Çok daha belirgin olan, Soğuk Savaş'ın siyasal sonuçlarıydı. Soğuk Savaş süpergüçlerin denetlediği dünyayı, kısa süre içinde, birbirinden kesin biçimde ayrılan iki "kamp" şeklinde kutuplaştırdı. Savaş sırasında bütün Avrupa'ya önderlik eden ulusal anti-faşist birlik hükümetleri (anlamlı biçimde, savaşa giren üç büyük devlet, SSCB, ABD ve Britanya dışında) 1947-48'de komünist yanlısı ve anti-komünist homojen rejimlere bölündü. Batıda komünistler siyasal bakımdan toplumun dışında tutulmak üzere hükümetlerden çıkarıldılar. ABD, komünistlerin İtalya'da 1948 seçimlerini kazanmaları halinde uygulanmak üzere askeri müdahale planları hazırladı. SSCB çok partili "halk demokrasileri"nden komünist olmayanları tasfiye ederek aynı çizgiyi izledi. Bu demokrasiler bundan onra "proletarya diktatörlükleri" yani Komünist Partiler'in diktatörlükleri olarak yeniden sınıflandırıldı. Garip bir biçimde sınırlanmış ve Avrupa merkezli bir Komünist Enternasyonal ("Kominform" ya da Komünist En­formasyon Bürosu) ABD'ye karşı durmak için kuruldu, ancak 1956'da, uluslararası hararetin düştüğü bir sırada, sessizce kapatıldı.
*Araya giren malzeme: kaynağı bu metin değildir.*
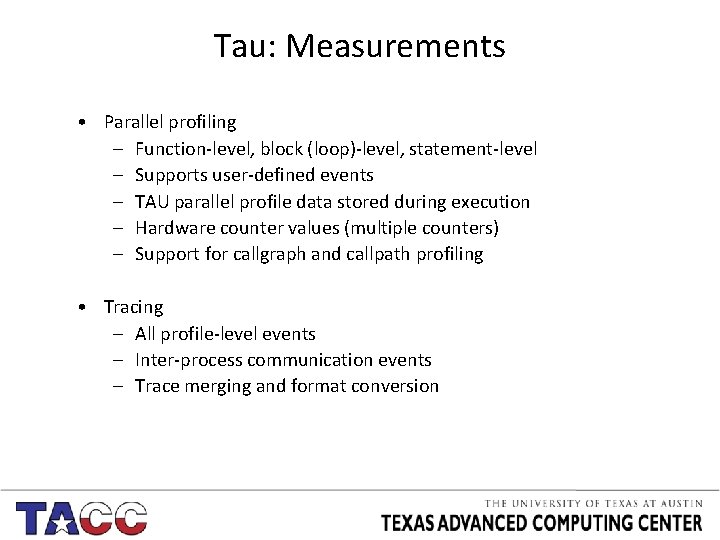 Tau: Measurements • Parallel profiling – Function-level, block (loop)-level, statement-level – Supports user-defined events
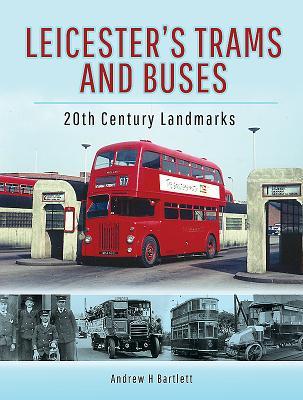 [7e279] !Download# Leicester's Trams and Buses: 20th Century Landmarks - Andrew H Bartlett #PDF~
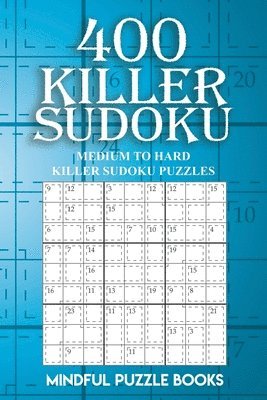 Mindful Puzzle Books - 400 Killer Sudoku, Häftad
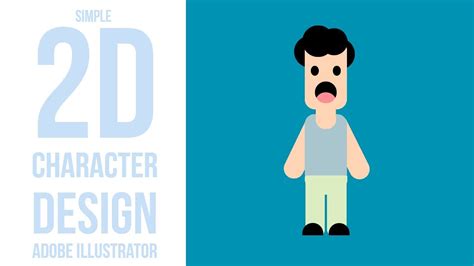 2D Flat Character Design Using Adobe Illustrator - YouTube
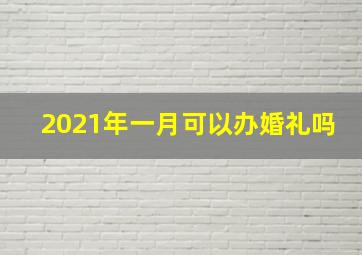 2021年一月可以办婚礼吗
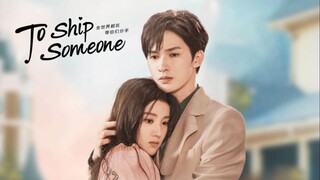 To Ship Someone Episode 02 English Sub  [www.chinesedrama.in]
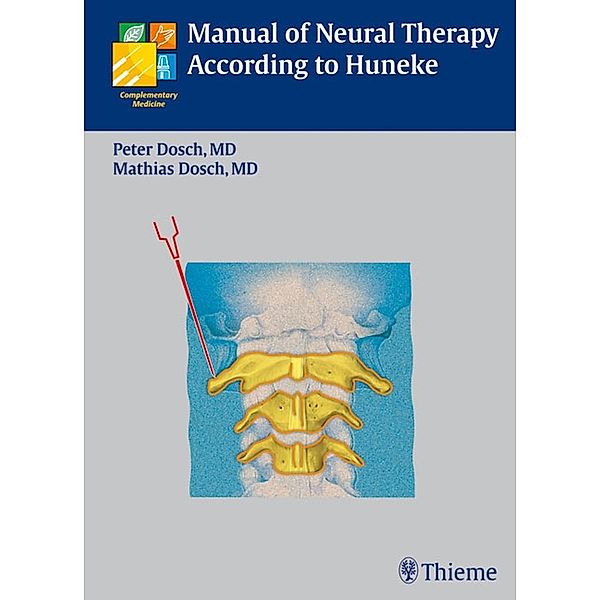 Manual of Neural Therapy According to Huneke, Mathias Dosch, J. Peter Dosch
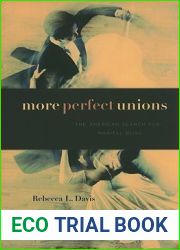More Perfect Unions: The American Search for Marital Bliss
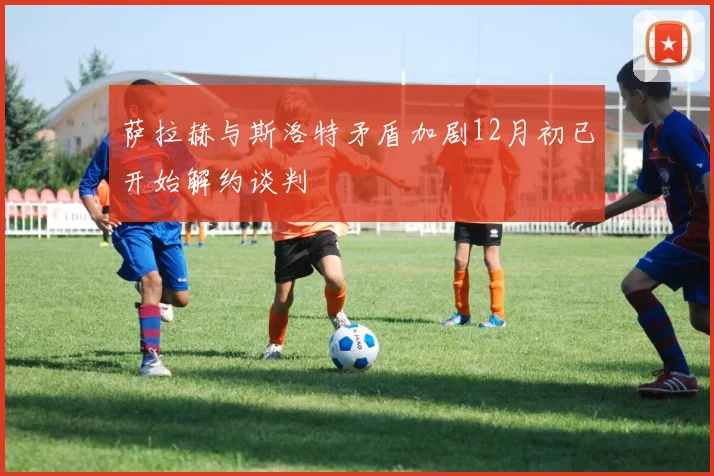 萨拉赫与斯洛特矛盾加剧12月初已开始解约谈判
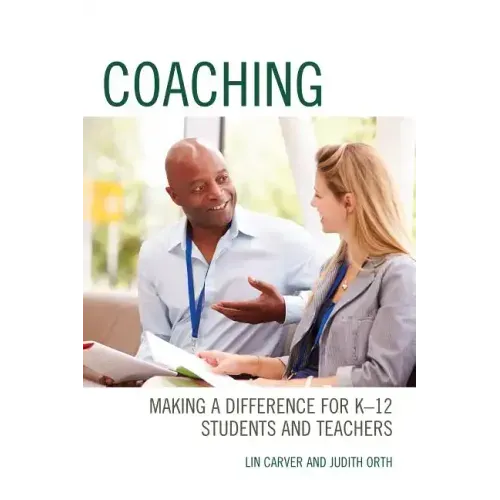 Coaching: Making a Difference for K-12 Students and Teachers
 Doğrudan Sovyet denetimi rastlantı sonucu Finlandiya'yı dışarda bırakarak, bütün Avrupa'yı sıkıca kavradı. Finlandiya, Sovyetler'in insafına kalmış ve güçlü Komünist Partisi'ni 1948'de hükümetten çıkarmıştı. Stalin'in burada uydu bir hükümet kurmaktan neden kaçındığı hâlâ bilinmemektedir. Büyük olasılıkla Finlilerin bir kez daha silaha sarılabilecekleri düşüncesi (1939-40'ta ve 1941-44'te yaptıkları gibi) onu caydırdı, çünkü denetleyemeyeceği bir savaş riskine girmeyi kesinlikle istemiyordu. Tito'nun Yugoslavyası üzerinde Sovyet denetimi kurmayı denediyse de başarılı olamadı. Sonuç olarak Yugoslavya, 1948'de karşı tarafa ka­tılmaksızın Moskova'dan koptu.